** start of Information shown **
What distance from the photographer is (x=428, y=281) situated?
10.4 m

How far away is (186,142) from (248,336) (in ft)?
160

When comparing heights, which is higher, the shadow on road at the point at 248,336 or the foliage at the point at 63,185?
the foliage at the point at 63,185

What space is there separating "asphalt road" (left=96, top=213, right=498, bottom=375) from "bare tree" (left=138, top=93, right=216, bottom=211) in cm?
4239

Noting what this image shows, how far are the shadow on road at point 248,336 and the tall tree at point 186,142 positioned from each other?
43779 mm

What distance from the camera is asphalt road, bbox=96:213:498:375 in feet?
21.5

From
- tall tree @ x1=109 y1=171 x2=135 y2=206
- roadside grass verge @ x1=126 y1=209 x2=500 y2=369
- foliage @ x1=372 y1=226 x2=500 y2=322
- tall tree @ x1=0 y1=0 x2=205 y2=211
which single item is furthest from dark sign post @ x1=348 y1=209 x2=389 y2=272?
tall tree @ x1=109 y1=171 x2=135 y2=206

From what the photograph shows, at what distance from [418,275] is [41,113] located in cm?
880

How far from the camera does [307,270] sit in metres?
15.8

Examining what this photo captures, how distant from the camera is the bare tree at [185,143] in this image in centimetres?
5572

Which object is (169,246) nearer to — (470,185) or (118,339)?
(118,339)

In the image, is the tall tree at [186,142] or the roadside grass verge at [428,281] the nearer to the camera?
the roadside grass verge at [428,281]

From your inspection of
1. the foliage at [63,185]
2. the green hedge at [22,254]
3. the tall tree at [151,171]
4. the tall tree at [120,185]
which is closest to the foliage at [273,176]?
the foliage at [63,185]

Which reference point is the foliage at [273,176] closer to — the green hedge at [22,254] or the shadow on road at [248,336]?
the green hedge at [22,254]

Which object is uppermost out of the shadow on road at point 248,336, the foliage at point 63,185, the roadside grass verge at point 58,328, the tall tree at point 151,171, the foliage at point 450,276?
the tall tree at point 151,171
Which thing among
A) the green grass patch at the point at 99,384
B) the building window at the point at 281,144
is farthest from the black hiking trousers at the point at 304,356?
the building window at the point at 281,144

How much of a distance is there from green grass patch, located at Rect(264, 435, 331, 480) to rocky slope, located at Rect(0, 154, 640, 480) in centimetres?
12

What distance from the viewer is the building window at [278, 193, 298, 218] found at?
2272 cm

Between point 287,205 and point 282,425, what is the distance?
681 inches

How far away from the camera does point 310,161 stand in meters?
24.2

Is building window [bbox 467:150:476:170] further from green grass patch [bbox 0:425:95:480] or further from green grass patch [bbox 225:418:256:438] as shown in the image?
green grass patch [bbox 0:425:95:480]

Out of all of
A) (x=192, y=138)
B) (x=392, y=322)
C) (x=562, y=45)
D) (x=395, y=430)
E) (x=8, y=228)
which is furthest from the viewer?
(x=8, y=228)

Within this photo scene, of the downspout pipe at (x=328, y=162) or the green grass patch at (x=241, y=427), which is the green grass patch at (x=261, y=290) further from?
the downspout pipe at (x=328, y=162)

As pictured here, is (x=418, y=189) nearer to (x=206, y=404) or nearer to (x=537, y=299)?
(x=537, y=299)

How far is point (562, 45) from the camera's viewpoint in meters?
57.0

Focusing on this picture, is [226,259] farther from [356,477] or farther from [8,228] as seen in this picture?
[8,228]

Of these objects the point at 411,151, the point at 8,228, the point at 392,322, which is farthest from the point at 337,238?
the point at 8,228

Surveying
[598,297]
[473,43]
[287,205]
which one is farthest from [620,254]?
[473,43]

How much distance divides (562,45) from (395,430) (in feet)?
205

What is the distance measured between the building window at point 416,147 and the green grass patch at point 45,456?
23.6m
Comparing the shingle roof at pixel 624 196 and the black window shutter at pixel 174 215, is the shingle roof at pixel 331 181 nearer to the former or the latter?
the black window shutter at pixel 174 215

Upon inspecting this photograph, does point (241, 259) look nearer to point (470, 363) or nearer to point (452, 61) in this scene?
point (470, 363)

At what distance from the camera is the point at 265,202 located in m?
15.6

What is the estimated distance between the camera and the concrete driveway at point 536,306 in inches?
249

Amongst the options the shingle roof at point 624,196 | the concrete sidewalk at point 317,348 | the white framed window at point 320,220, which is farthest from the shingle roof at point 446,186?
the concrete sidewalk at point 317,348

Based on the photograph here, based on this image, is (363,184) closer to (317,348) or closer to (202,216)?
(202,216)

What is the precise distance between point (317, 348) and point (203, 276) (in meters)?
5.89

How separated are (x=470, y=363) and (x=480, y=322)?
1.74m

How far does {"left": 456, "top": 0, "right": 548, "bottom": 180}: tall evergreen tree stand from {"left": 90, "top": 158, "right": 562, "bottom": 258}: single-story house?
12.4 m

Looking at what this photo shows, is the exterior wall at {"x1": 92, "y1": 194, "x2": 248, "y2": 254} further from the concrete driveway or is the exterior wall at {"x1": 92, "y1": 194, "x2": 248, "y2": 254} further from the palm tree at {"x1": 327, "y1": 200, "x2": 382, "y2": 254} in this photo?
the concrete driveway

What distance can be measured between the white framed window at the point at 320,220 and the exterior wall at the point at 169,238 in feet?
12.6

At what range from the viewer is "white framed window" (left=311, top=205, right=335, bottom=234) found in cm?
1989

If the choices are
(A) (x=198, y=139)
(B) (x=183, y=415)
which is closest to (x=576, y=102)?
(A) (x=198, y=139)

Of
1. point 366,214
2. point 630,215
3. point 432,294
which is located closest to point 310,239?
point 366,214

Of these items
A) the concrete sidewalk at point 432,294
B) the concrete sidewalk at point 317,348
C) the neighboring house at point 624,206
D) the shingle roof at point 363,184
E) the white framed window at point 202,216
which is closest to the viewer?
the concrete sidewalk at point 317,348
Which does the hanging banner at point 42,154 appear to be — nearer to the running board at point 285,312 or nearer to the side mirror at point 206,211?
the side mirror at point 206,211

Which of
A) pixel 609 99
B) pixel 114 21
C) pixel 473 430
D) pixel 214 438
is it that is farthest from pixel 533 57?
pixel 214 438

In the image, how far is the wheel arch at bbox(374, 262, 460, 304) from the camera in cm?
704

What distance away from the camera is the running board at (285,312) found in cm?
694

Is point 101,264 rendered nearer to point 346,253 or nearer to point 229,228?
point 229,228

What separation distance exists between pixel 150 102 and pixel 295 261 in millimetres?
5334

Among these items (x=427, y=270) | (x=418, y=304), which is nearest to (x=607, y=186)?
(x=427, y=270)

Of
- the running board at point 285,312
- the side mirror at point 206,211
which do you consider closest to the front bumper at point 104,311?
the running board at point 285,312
** end of Information shown **
# Description of the task:
Repeat the data exactly. Leave nothing out.

# Right answer:
What distance from the photographer is (x=428, y=281) situated?
10.4 m

How far away is (186,142) from (248,336) (in ft)?
160

When comparing heights, which is higher, the shadow on road at the point at 248,336 or the foliage at the point at 63,185?
the foliage at the point at 63,185

What space is there separating "asphalt road" (left=96, top=213, right=498, bottom=375) from "bare tree" (left=138, top=93, right=216, bottom=211) in cm?
4239

Noting what this image shows, how far are the shadow on road at point 248,336 and the tall tree at point 186,142 positioned from each other?
43779 mm

What distance from the camera is asphalt road, bbox=96:213:498:375 in feet?
21.5

From
- tall tree @ x1=109 y1=171 x2=135 y2=206
- roadside grass verge @ x1=126 y1=209 x2=500 y2=369
- foliage @ x1=372 y1=226 x2=500 y2=322
- tall tree @ x1=0 y1=0 x2=205 y2=211
which single item is furthest from dark sign post @ x1=348 y1=209 x2=389 y2=272?
tall tree @ x1=109 y1=171 x2=135 y2=206

From what the photograph shows, at what distance from [418,275] is [41,113] located in cm?
880

How far from the camera does [307,270] sit in metres?
15.8

Examining what this photo captures, how distant from the camera is the bare tree at [185,143] in this image in centimetres?
5572

Which object is (169,246) nearer to — (470,185) or (118,339)?
(118,339)

In the image, is the tall tree at [186,142] or the roadside grass verge at [428,281] the nearer to the camera?
the roadside grass verge at [428,281]

From your inspection of
1. the foliage at [63,185]
2. the green hedge at [22,254]
3. the tall tree at [151,171]
4. the tall tree at [120,185]
which is closest to the foliage at [273,176]?
the foliage at [63,185]

Which reference point is the foliage at [273,176] closer to — the green hedge at [22,254] or the shadow on road at [248,336]?
the green hedge at [22,254]

Which object is uppermost out of the shadow on road at point 248,336, the foliage at point 63,185, the roadside grass verge at point 58,328, the tall tree at point 151,171, the foliage at point 450,276?
the tall tree at point 151,171
Which thing among
A) the green grass patch at the point at 99,384
B) the building window at the point at 281,144
is farthest from the black hiking trousers at the point at 304,356?
the building window at the point at 281,144

How much of a distance is there from green grass patch, located at Rect(264, 435, 331, 480) to rocky slope, located at Rect(0, 154, 640, 480) in centimetres?
12

What distance from the viewer is the building window at [278, 193, 298, 218] found at?
2272 cm

Between point 287,205 and point 282,425, what is the distance?
681 inches

How far away from the camera does point 310,161 stand in meters?
24.2

Is building window [bbox 467:150:476:170] further from green grass patch [bbox 0:425:95:480] or further from green grass patch [bbox 225:418:256:438] as shown in the image?
green grass patch [bbox 0:425:95:480]

Out of all of
A) (x=192, y=138)
B) (x=392, y=322)
C) (x=562, y=45)
D) (x=395, y=430)
E) (x=8, y=228)
which is furthest from the viewer?
(x=8, y=228)

Within this photo scene, of the downspout pipe at (x=328, y=162) or the green grass patch at (x=241, y=427), which is the green grass patch at (x=261, y=290) further from?
the downspout pipe at (x=328, y=162)

As pictured here, is (x=418, y=189) nearer to (x=206, y=404) or nearer to (x=537, y=299)?
(x=537, y=299)

How far is point (562, 45) from the camera's viewpoint in meters?
57.0

Focusing on this picture, is [226,259] farther from [356,477] or farther from [8,228] as seen in this picture?
[8,228]

Of these objects the point at 411,151, the point at 8,228, the point at 392,322, which is farthest from the point at 337,238?
the point at 8,228

Surveying
[598,297]
[473,43]
[287,205]
which one is farthest from [620,254]?
[473,43]

How much distance divides (562,45) from (395,430) (in feet)?
205

What is the distance measured between the building window at point 416,147 and the green grass patch at point 45,456?
23.6m
Comparing the shingle roof at pixel 624 196 and the black window shutter at pixel 174 215, is the shingle roof at pixel 331 181 nearer to the former or the latter?
the black window shutter at pixel 174 215

Upon inspecting this photograph, does point (241, 259) look nearer to point (470, 363) or nearer to point (452, 61) in this scene?
point (470, 363)

At what distance from the camera is the point at 265,202 located in m?
15.6

What is the estimated distance between the camera and the concrete driveway at point 536,306 in inches?
249

Amongst the options the shingle roof at point 624,196 | the concrete sidewalk at point 317,348 | the white framed window at point 320,220, which is farthest from the shingle roof at point 446,186?
the concrete sidewalk at point 317,348

Based on the photograph here, based on this image, is (363,184) closer to (317,348) or closer to (202,216)?
(202,216)

What is the precise distance between point (317, 348) and point (203, 276) (in meters)?
5.89

How separated are (x=470, y=363) and (x=480, y=322)?
1.74m

How far does {"left": 456, "top": 0, "right": 548, "bottom": 180}: tall evergreen tree stand from {"left": 90, "top": 158, "right": 562, "bottom": 258}: single-story house?
12.4 m

Looking at what this photo shows, is the exterior wall at {"x1": 92, "y1": 194, "x2": 248, "y2": 254} further from the concrete driveway or is the exterior wall at {"x1": 92, "y1": 194, "x2": 248, "y2": 254} further from the palm tree at {"x1": 327, "y1": 200, "x2": 382, "y2": 254} in this photo?
the concrete driveway

What distance can be measured between the white framed window at the point at 320,220 and the exterior wall at the point at 169,238 in feet?
12.6

At what range from the viewer is "white framed window" (left=311, top=205, right=335, bottom=234) found in cm?
1989

If the choices are
(A) (x=198, y=139)
(B) (x=183, y=415)
which is closest to (x=576, y=102)?
(A) (x=198, y=139)

Of
1. point 366,214
2. point 630,215
3. point 432,294
which is located closest to point 310,239?
point 366,214

Of these items
A) the concrete sidewalk at point 432,294
B) the concrete sidewalk at point 317,348
C) the neighboring house at point 624,206
D) the shingle roof at point 363,184
E) the white framed window at point 202,216
which is closest to the viewer?
the concrete sidewalk at point 317,348
Which does the hanging banner at point 42,154 appear to be — nearer to the running board at point 285,312 or nearer to the side mirror at point 206,211?
the side mirror at point 206,211

Which of
A) pixel 609 99
B) pixel 114 21
C) pixel 473 430
D) pixel 214 438
is it that is farthest from pixel 533 57?
pixel 214 438

In the image, how far is the wheel arch at bbox(374, 262, 460, 304) from the camera in cm?
704

What distance away from the camera is the running board at (285,312) found in cm?
694

Is point 101,264 rendered nearer to point 346,253 or nearer to point 229,228?
point 229,228

What separation distance exists between pixel 150 102 and pixel 295 261 in millimetres?
5334

Among these items (x=427, y=270) | (x=418, y=304), which is nearest to (x=607, y=186)?
(x=427, y=270)

Of
- the running board at point 285,312
- the side mirror at point 206,211
which do you consider closest to the front bumper at point 104,311?
the running board at point 285,312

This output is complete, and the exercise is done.